Mountain and Roads olarak merkezinde dünyamızın doğal güzelliklerinin olduğu gezi deneyimleri oluşturuyoruz. Bizi bir başka ülkeyi keşfetmeye iten şeyler o ülkenin ormanları, nehirleri, gölleri, dağları, buzulları, sahilleri oluyor. Hepimiz elbette bu güzellikleri deneyimlemekten oldukça hoşlanıyoruz. Yeri geliyor bir dağ zirvesinde tek bir kelime bile etmeden manzarayı izliyor, bir ormanda dinginliği yakalayıp huzur buluyoruz. Bazen de bir nehrin berraklığı karşısında gözlerimiz kamaşıyor.
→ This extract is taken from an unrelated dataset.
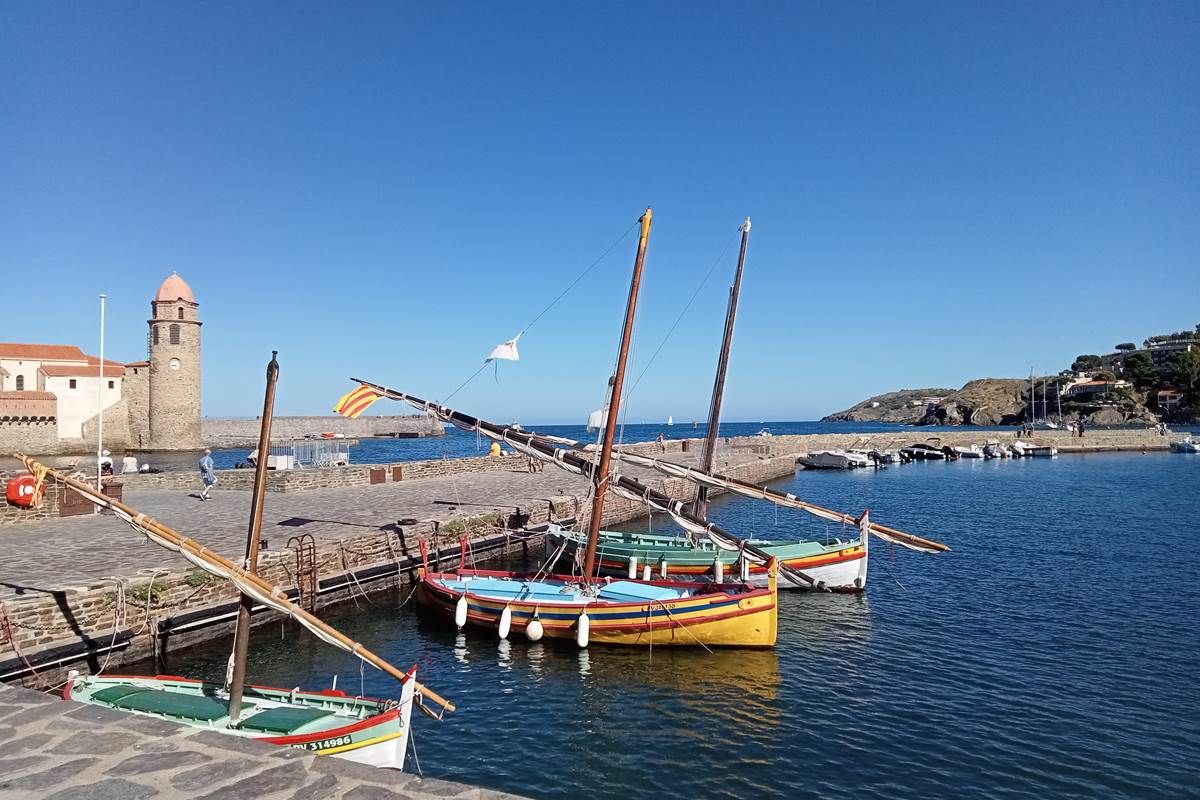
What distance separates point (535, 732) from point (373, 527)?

Tüm bunlardan dolayı yaşadığımız gezegenin doğasına karşı sorumlu olduğumuzu biliyoruz. Hatta gittikçe etkisini gösteren iklim krizi nedeniyle gelecek nesillerin bu güzellikleri görememe ihtimali bizi ürkütüyor.
Turizm yan sektörleri ile birlikte dünyanın en büyük endüstrisi. Birçok insanın hayatını olumlu yönde etkilediği gibi, ne yazık ki doğanın, doğadaki diğer canlıların ve kültürlerin hızla bozulmasına da sebep olabiliyor. Doğurduğu her iki sonucu göz önünde bulundurduğumuzda, aslında her işte olduğu gibi, turizmin de olabildiğince sürdürülebilir yapılmasından başka bir seçenek kalmıyor elimizde.
Sürdürülebilir seyahat aslında seyahat edilen bölgeye gerçekleştirilen turizm faaliyetinin doğal ve kültürel değerlerine zarardan çok fayda yaratmasını amaçlar.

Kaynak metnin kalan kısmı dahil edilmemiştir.